Malaysia Cash on Delivery: Is It Still Worth It For Ecommerce?




25/09/2025 12:00AM


Cash on Delivery (COD) has long been a cornerstone of ecommerce in Malaysia. In this article, we’ll break down whether COD is still worth it for online sellers since 2025, how it impacts your profit margins and what alternatives you should consider. If you’re running an online store, understanding cash on delivery could make or break your growth strategy.

Yet in Malaysia, COD often comes with stigma. Many business owners see it as risky linked to high return rates, fake orders and cash handling headaches. Some even believe COD is outdated now that e-wallets, FPX and Buy Now Pay Later are booming. But the truth? COD is still deeply relevant in certain segments of Malaysian ecommerce.

If you ignore COD completely, you might lose out on 30–40% of potential buyers who still prefer to pay only when the product is in their hands. In this guide, I’ll show you the real pros and cons of cash on delivery in Malaysia and why it is still relevant in Malaysia.

“In Southeast Asia, domestic payments have consistently seen high growth, with alternative channels like cash on delivery still playing a significant role, especially in less banked segments of the population.”

How Asia Buys and Pays, 2023 (Scribd Report)

What is Cash on Delivery (COD)?

At its simplest, cash on delivery (COD) is when the buyer pays for a product only when it arrives at their doorstep. Instead of paying upfront via card or e-wallet, the courier collects the payment in cash (sometimes QR Pay) and passes it back to the seller.

It’s popular with shoppers who don’t trust online payments, lack bank accounts or simply prefer to “see before they pay.” Courier companies like J&T Express, Pos Laju, Ninja Van and DHL eCommerce Malaysia all offer cash on delivery services, with varying COD charges applied per order.

Why Some Malaysians Still Choose COD

Despite the surge of FPX, e-wallets and Buy Now Pay Later services, cash on delivery (COD) continues to thrive in Malaysia.

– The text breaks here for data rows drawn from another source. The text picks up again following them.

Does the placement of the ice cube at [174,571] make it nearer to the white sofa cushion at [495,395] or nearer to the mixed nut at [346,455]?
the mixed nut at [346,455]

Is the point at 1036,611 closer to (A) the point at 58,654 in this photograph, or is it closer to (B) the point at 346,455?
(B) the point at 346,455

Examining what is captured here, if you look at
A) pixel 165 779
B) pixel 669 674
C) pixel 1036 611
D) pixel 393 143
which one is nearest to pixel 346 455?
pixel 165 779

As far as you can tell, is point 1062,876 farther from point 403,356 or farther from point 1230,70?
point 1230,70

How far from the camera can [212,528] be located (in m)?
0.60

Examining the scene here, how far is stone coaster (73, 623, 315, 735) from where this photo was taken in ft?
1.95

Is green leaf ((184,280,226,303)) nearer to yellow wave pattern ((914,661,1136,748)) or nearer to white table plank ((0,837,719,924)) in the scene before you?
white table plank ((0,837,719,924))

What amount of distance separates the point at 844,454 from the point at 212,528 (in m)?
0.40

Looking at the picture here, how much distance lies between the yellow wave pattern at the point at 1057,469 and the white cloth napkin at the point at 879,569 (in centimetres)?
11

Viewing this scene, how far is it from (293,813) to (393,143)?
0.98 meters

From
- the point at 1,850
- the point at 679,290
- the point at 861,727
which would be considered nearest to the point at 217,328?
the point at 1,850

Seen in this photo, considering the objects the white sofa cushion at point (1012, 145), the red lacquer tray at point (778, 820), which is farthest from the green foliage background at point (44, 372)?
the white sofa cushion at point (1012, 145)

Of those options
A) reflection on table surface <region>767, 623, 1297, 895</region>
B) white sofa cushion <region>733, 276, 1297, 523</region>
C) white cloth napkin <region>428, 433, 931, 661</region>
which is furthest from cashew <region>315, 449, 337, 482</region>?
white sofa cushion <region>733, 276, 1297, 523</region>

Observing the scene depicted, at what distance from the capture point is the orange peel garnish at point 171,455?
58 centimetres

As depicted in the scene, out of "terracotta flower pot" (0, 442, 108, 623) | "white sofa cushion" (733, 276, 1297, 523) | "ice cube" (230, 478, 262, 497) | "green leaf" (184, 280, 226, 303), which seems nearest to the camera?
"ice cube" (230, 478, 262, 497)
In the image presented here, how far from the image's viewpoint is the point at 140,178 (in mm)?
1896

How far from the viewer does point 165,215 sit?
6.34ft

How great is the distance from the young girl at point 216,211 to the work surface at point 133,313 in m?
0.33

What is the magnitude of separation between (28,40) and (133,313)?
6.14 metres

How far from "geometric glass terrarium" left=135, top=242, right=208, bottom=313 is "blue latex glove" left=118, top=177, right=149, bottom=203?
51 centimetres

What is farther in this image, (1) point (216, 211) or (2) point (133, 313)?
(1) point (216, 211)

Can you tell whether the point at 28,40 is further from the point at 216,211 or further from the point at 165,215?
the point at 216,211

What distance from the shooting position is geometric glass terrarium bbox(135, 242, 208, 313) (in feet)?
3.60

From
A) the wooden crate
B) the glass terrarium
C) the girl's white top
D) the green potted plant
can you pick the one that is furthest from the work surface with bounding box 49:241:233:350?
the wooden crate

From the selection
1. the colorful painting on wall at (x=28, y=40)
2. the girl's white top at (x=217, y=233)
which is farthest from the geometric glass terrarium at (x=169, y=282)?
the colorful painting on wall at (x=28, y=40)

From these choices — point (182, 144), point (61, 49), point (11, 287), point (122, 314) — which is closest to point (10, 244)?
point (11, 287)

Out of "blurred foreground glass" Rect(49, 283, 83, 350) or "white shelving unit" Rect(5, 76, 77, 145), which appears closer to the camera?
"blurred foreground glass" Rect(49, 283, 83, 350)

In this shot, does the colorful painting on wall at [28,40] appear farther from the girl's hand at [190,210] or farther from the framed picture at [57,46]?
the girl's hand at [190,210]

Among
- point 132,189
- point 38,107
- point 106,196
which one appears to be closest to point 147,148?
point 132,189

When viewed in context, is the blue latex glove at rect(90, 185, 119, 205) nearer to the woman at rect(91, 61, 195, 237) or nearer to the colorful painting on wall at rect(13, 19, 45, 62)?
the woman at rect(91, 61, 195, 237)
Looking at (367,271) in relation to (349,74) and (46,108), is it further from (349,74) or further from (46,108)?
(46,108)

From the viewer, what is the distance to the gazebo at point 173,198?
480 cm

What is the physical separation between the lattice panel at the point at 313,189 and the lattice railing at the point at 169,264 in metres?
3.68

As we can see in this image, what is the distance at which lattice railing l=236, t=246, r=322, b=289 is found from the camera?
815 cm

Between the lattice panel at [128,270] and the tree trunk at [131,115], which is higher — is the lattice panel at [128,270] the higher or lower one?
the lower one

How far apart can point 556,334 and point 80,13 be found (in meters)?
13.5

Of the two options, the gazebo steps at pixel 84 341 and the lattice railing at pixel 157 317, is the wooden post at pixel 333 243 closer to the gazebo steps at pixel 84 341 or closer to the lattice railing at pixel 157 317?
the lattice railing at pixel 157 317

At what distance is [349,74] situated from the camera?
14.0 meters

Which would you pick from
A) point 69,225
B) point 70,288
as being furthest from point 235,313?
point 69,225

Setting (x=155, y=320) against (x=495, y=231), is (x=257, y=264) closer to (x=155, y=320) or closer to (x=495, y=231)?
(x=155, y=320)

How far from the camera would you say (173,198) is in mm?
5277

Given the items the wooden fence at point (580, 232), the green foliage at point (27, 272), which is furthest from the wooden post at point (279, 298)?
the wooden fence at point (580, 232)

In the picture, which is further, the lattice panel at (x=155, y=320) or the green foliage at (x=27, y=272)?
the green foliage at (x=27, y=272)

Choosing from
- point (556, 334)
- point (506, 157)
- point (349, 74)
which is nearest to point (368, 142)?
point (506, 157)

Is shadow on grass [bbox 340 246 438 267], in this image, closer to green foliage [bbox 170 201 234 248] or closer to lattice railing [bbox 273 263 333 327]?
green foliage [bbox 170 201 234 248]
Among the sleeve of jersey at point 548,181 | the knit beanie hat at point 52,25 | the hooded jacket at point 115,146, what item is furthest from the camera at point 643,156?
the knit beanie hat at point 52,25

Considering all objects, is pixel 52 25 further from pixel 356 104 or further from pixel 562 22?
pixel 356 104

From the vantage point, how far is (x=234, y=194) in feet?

According to ParcelDaily (2024), COD still accounts for more than 40% of ecommerce orders nationwide, particularly in high-demand categories like fashion, beauty and gadgets. The question is, why do Malaysians still prefer it?

1. Trust over technology

First, trust plays a huge role. Many shoppers, especially when dealing with new or lesser-known online stores, are hesitant to pay upfront. COD gives them peace of mind because they only hand over money once the item is in their hands. 

2. Accessibility for all

Secondly, accessibility remains a barrier. According to PwC Malaysia (2024), citing Bank Negara Malaysia data, about 15% of the 23 million adult population in Malaysia are still unbanked, while another 40% are underbanked, with many concentrated in semi-urban and rural areas. For these customers, COD is often the only practical payment method.

3. Habit and convenience

Another reason is habit and convenience. Malaysian consumers are used to the flexibility of COD and many prefer it for small, everyday purchases where digital wallets or cards feel unnecessary. Today, COD has also evolved. Some couriers now pair it with QR Pay and e-wallet integrations, reducing the risks of handling physical cash while keeping the experience familiar.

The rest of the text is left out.